> _SUPPLIED TEXT_
— Begin —
Don’t get me wrong. I agree with most of the content of Carrier’s criticism of Ehrman’s book. Ehrman has played it cool since then. His blog advisors have even counseled him to play it cool:

I think you [to Erhman] have two main choices at this point. . . . . .
The two choices are:

a) Admit error where the error has been pointed out and is plain to see. You can probably explain why you did not give this subject the attention it apparently demands. This will salvage what, from what I have read, is an ignominious work. Everybody makes mistakes. You admit error and everybody moves on. Most of these “facts” can be checked because information is much more accessible nowadays and is no longer the preserve of a few. Like those cases where you declare “no scholar…” Those are eggs. Eggs must not be allowed to sit on your face.

b) Allow your ego to check in and dig in like James McGrath and maintain that black is white and white is black, deploy abstruse obfuscation, muddy the waters, dangle red herrings, poison the well, attack personalities, impute malevolent motives to your opponents (this, alack, alas! you have already done), continue appealing to authority and further enlist the support of the no-true-scotsman-fallacy and other tactics that clarify nothing and fail to improve understanding of the subject and lose your reputation as you wade in this mud.
— End —
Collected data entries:
— Begin —
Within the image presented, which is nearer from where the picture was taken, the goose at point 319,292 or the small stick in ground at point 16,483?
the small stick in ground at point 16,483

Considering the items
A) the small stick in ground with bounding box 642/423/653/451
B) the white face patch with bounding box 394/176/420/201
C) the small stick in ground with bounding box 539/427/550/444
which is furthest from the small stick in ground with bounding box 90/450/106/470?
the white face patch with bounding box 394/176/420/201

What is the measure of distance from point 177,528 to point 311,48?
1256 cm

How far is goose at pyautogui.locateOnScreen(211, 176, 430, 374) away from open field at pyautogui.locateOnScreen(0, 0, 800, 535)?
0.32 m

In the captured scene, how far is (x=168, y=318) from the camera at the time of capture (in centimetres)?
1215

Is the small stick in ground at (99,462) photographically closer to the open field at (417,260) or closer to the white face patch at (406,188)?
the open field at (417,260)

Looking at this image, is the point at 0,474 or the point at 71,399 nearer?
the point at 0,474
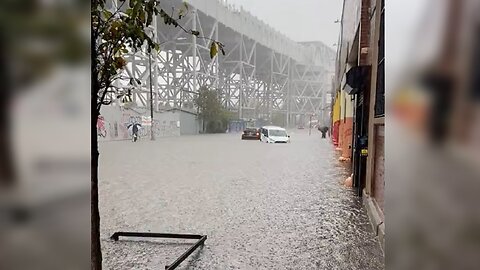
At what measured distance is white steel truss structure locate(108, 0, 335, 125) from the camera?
120 ft

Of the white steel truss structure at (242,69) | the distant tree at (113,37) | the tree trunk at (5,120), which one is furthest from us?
the white steel truss structure at (242,69)

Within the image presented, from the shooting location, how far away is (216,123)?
131 feet

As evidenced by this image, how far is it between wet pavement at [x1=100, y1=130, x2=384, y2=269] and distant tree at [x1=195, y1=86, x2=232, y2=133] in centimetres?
2872

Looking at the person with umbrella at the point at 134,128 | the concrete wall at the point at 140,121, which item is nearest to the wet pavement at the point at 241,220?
the concrete wall at the point at 140,121

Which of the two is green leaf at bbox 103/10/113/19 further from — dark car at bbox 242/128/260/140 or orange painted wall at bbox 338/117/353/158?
dark car at bbox 242/128/260/140

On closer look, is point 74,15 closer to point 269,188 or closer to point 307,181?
point 269,188

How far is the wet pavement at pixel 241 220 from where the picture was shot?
12.4 feet

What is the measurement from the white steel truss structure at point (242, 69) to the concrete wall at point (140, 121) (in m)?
0.99

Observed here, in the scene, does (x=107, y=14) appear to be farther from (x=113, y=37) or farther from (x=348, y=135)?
(x=348, y=135)

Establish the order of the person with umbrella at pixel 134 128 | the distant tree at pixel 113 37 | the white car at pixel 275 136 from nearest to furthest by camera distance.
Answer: the distant tree at pixel 113 37 → the person with umbrella at pixel 134 128 → the white car at pixel 275 136

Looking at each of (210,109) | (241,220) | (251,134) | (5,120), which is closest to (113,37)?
(5,120)

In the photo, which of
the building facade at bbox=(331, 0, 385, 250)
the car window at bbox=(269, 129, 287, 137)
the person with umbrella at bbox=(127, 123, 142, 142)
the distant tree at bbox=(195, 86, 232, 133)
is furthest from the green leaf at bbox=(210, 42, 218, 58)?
the distant tree at bbox=(195, 86, 232, 133)

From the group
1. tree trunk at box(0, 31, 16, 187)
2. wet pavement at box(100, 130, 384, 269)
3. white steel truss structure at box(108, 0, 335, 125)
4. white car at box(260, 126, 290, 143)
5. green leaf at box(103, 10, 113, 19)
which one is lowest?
wet pavement at box(100, 130, 384, 269)

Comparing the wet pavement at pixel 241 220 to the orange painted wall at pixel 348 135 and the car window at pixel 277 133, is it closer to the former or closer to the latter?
the orange painted wall at pixel 348 135
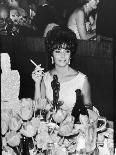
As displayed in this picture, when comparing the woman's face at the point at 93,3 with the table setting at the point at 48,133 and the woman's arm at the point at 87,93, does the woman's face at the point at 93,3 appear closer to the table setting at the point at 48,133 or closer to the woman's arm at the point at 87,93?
the woman's arm at the point at 87,93

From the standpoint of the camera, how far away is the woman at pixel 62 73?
1.29 m

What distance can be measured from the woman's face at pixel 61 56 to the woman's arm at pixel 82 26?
0.13 metres

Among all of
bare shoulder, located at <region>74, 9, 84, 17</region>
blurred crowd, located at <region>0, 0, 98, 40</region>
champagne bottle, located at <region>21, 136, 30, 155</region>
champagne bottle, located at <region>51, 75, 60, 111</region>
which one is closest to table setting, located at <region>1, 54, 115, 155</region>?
champagne bottle, located at <region>21, 136, 30, 155</region>

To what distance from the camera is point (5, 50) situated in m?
1.30

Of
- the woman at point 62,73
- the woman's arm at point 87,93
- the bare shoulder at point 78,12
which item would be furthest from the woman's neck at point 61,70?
the bare shoulder at point 78,12

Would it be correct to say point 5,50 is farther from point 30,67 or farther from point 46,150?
point 46,150

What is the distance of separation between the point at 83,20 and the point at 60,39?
19 cm

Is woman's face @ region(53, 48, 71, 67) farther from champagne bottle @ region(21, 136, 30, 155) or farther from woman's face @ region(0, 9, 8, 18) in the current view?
champagne bottle @ region(21, 136, 30, 155)

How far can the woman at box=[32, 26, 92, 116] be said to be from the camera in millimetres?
1295

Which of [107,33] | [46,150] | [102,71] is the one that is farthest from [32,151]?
[107,33]

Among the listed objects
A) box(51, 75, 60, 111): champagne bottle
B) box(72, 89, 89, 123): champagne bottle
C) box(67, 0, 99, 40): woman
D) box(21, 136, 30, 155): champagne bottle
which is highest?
box(67, 0, 99, 40): woman

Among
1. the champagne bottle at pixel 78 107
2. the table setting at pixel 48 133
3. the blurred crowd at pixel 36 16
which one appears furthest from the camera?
the blurred crowd at pixel 36 16

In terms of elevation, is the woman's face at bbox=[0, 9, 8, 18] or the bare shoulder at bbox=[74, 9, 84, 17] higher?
A: the bare shoulder at bbox=[74, 9, 84, 17]

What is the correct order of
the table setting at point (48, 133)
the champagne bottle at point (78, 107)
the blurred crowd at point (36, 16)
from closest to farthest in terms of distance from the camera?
1. the table setting at point (48, 133)
2. the champagne bottle at point (78, 107)
3. the blurred crowd at point (36, 16)
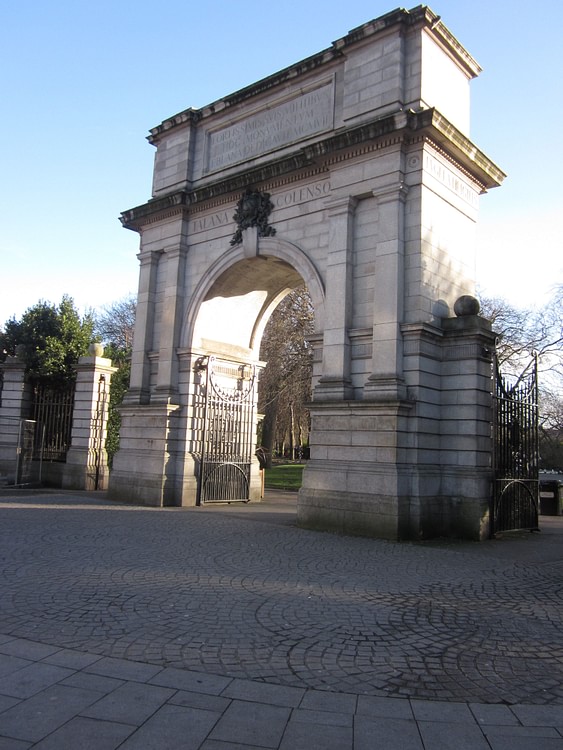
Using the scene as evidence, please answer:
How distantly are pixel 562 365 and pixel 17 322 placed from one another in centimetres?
2362

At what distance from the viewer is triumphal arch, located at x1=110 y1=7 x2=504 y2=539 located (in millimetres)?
10945

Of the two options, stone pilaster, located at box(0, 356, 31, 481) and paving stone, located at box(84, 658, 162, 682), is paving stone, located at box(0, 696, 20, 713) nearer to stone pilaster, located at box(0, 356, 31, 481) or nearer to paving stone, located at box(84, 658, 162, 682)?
paving stone, located at box(84, 658, 162, 682)

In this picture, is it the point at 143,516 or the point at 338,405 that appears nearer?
the point at 338,405

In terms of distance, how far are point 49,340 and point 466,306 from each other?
1435 centimetres

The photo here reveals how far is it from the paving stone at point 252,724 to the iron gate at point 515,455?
27.9 feet

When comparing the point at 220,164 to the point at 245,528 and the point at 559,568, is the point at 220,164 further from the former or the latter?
the point at 559,568

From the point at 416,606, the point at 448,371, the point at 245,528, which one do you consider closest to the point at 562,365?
the point at 448,371

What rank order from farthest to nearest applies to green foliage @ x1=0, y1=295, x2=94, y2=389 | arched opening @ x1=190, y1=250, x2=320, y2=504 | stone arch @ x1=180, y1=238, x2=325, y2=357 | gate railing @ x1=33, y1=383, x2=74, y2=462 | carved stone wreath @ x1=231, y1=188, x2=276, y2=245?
green foliage @ x1=0, y1=295, x2=94, y2=389, gate railing @ x1=33, y1=383, x2=74, y2=462, arched opening @ x1=190, y1=250, x2=320, y2=504, carved stone wreath @ x1=231, y1=188, x2=276, y2=245, stone arch @ x1=180, y1=238, x2=325, y2=357

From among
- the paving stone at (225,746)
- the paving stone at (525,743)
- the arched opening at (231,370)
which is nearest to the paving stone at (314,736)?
the paving stone at (225,746)

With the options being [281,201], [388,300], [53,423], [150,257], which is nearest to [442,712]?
[388,300]

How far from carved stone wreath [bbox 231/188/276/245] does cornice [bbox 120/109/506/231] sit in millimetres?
265

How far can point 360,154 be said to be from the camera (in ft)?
39.2

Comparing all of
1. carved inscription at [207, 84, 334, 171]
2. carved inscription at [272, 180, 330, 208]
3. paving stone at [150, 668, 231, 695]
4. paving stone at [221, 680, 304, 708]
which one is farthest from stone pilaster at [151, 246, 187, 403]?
paving stone at [221, 680, 304, 708]

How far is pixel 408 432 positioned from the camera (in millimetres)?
10773
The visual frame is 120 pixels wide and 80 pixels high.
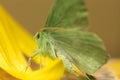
— End —
> _PROMPT A_
From the excerpt on Carrier's criticism of Ehrman, extract the portion from "b) Allow your" to "in this mud.".
> _PROMPT B_
Answer these questions using the excerpt on Carrier's criticism of Ehrman:
(i) Whose criticism of Ehrman's book does the writer agree with for the most part?
(ii) According to the first of the two choices, what must not be allowed to sit on one's face?
(iii) In the second choice, whom is Ehrman described as digging in like?
> _PROMPT C_
List every person named in the excerpt on Carrier's criticism of Ehrman.

> _RESPONSE A_
b) Allow your ego to check in and dig in like James McGrath and maintain that black is white and white is black, deploy abstruse obfuscation, muddy the waters, dangle red herrings, poison the well, attack personalities, impute malevolent motives to your opponents (this, alack, alas! you have already done), continue appealing to authority and further enlist the support of the no-true-scotsman-fallacy and other tactics that clarify nothing and fail to improve understanding of the subject and lose your reputation as you wade in this mud.

> _RESPONSE B_
(i) Carrier's.
(ii) Eggs.
(iii) James McGrath.

> _RESPONSE C_
Carrier, Ehrman, James McGrath